[Doc] Add doc for Auto-Device Plugin 2021.4 (#5982)

* [Doc] Add doc for Auto-Device Plugin 2021.4 (#6190) * Add doc for Auto-Device Plugin Signed-off-by: Zhengtian Xie <zhengtian.xie@intel.com> * Update doc for auto-device plugin Signed-off-by: Zhengtian Xie <zhengtian.xie@intel.com> * Update auto-device plugin doc * Add openvino_docs_IE_DG_supported_plugins_AUTO into web page Signed-off-by: Zhengtian Xie <zhengtian.xie@intel.com> * Update AUTO.md Co-authored-by: Maxim Shevtsov <maxim.y.shevtsov@intel.com>
2021-08-13 19:23:44 +08:00 · 2021-08-13 19:23:44 +08:00 · 79290a7dc0
commit 79290a7dc0
parent d1e5e848b4
9 changed files with 212 additions and 1 deletions
--- a/docs/IE_DG/supported_plugins/AUTO.md
+++ b/docs/IE_DG/supported_plugins/AUTO.md
@ -0,0 +1,128 @@
+# Auto-Device Plugin {#openvino_docs_IE_DG_supported_plugins_AUTO}
+
+## Auto-Device Plugin Execution
+
+Auto-device is a new special "virtual" or "proxy" device in the OpenVINO™ toolkit. 
+
+Use "AUTO" as the device name to delegate selection of an actual accelerator to OpenVINO. 
+With the 2021.4 release, Auto-device internally recognizes and selects devices from CPU, 
+integrated GPU and discrete Intel GPUs (when available) depending on the device capabilities and the characteristic of CNN models, 
+for example, precisions. Then Auto-device assigns inference requests to the selected device.
+
+From the application point of view, this is just another device that handles all accelerators in full system. 
+
+With the 2021.4 release, Auto-device setup is done in three major steps:
+* Step 1: Configure each device as usual (for example, via the conventional <code>SetConfig</code> method)
+* Step 2: Load a network to the Auto-device plugin. This is the only change needed in your application
+* Step 3: Just like with any other executable network (resulted from <code>LoadNetwork</code>), create as many requests as needed to saturate the devices. 

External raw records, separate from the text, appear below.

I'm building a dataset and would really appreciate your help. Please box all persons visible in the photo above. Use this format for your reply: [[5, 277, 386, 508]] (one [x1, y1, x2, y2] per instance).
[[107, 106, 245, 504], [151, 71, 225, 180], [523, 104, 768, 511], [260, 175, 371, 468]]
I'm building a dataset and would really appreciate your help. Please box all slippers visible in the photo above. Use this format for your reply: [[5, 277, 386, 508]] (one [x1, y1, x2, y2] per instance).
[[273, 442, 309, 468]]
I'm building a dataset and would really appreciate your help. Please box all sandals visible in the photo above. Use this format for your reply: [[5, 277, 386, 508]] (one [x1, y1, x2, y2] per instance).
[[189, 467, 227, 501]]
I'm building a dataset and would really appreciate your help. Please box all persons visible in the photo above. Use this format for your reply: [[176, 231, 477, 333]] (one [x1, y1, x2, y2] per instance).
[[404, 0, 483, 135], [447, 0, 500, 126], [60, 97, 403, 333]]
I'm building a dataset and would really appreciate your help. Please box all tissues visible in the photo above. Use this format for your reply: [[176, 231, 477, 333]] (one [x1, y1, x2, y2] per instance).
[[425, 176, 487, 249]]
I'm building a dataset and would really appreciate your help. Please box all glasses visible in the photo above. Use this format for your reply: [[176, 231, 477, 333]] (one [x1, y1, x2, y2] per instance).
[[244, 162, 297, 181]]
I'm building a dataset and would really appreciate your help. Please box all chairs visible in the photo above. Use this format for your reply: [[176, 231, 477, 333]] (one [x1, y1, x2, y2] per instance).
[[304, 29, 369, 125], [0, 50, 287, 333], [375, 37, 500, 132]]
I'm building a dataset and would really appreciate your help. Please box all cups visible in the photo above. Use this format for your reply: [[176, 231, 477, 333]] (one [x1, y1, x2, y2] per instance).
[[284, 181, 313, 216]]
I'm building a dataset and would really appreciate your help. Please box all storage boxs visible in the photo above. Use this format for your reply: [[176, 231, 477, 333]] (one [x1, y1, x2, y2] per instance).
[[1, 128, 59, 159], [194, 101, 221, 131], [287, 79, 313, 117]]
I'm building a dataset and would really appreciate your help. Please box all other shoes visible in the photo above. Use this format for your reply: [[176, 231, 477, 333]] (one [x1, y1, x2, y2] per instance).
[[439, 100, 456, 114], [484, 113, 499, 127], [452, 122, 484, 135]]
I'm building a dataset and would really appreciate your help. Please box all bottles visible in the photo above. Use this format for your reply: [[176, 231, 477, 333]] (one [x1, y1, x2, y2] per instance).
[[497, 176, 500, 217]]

+These steps are covered below in details.
+
+
+## Defining and Configuring the Auto-Device Plugin
+Following the OpenVINO notions of “devices”, the Auto-device has “AUTO” name. The only configuration option for Auto-device is a limited device list:
+
+| Parameter name     | Parameter values      | Default            |             Description                                                      |
+| :---               | :---                  | :---               |:-----------------------------------------------------------------------------|
+| "AUTO_DEVICE_LIST" | comma-separated device names <span style="color:red">with no spaces</span>| N/A | Device candidate list to be selected    |
+
+You can use the configuration name directly as a string or use <code>IE::KEY_AUTO_DEVICE_LIST</code> from <code>ie_plugin_config.hpp</code>,
+which defines the same string.
+
+There are two ways to use Auto-device:
+1. Directly indicate device by “AUTO” or empty string:
+
+@snippet snippets/AUTO0.cpp part0
+
+2. Use Auto-device configuration to limit the device candidates list to be selected:
+
+@snippet snippets/AUTO1.cpp part1
+
+Auto-device supports query device optimization capabilities in metric;
+
+| Parameter name                 | Parameter values         |
+| :---                           | :---                     |
+| "OPTIMIZATION_CAPABILITIES"    | Auto-Device capabilities |
+
+## Enumerating Available Devices and Auto-Device Selecting Logic
+
+### Enumerating Available Devices
+
+Inference Engine now features a dedicated API to enumerate devices and their capabilities. 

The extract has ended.